====== SOURCE TEXT ======
Tuesday, February 17, 2009

Problems of Faith

[The thoughts present in this post germinated from my ponderings of the past responses and discussions. I was going to reply to the previous thread, but decided to make this an entire post by itself. Therefore, this can be read by itself; however, its intellectual predecessor is the thoughts of Porch Rat, Duct Cleaner, and Skrignov. It is rather lengthy and the beginning is confusing…but please, bear with me.]

My first statement will seem entirely contradictory, but hear me out: When it comes to PROBLEMS OF FAITH, I believe the issue is usually not a problem of faith, but instead a different problem. What is this different problem? There are countless answers, but I will draw on two, since they hit closest to home for me. First, OBEDIENCE AND PERSONAL STRUGGLES: truly believing in something means that we need to act according to a certain code of ethics --- and this code may not always be pleasant to our lazy, selfish selves. In fact, this may seem extremely difficult to us, especially if we’re struggling with something contrary to this code. Second problem: FORGETTING OUR CONVERSIONS or personal moments of spiritual connections --- personal moments of spiritual power and depth.
====== DATA EXCERPT ======
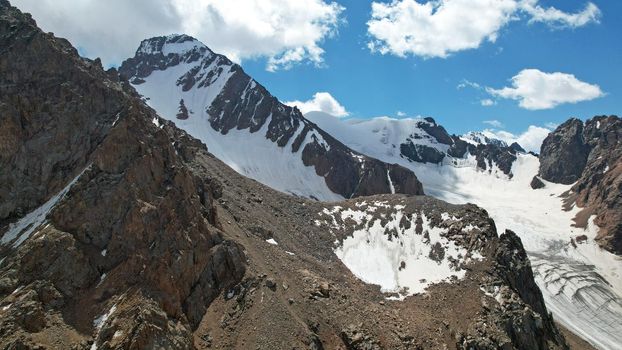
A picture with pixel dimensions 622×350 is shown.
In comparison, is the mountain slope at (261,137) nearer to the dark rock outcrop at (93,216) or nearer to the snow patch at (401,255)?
the snow patch at (401,255)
======
▸ **PROBLEM**:
Continue the blog post on problems of faith from the point where it stops. The lines that come after the post are separate material.

▸ **RESULT OF THIS TASK**:
PROBLEMS OF FAITH
Let me first begin with the ostensible PROBLEMS OF FAITH. This may not be applicable to someone who grew up as an atheist. I am referring to those of us who say we want to believe, but struggle with skepticism, the inability to objectively grasp the idea of God, the inability to prove God, certain apparent weaknesses in theology, etc. I could go on and on. We often sit long and hard, arguing these points with others and ourselves. Now, it’s not to say that these dilemmas aren’t in fact dilemmas --- because they are. They are intellectually daunting questions: Can I love a God I cannot rationally grasp? Can I pray, even if I don’t understand the efficacy of prayer? How can I believe MY religion, when I am surrounded by thousands of religion? In what way can I justify my beliefs? These sorts of questions go on. There are real questions.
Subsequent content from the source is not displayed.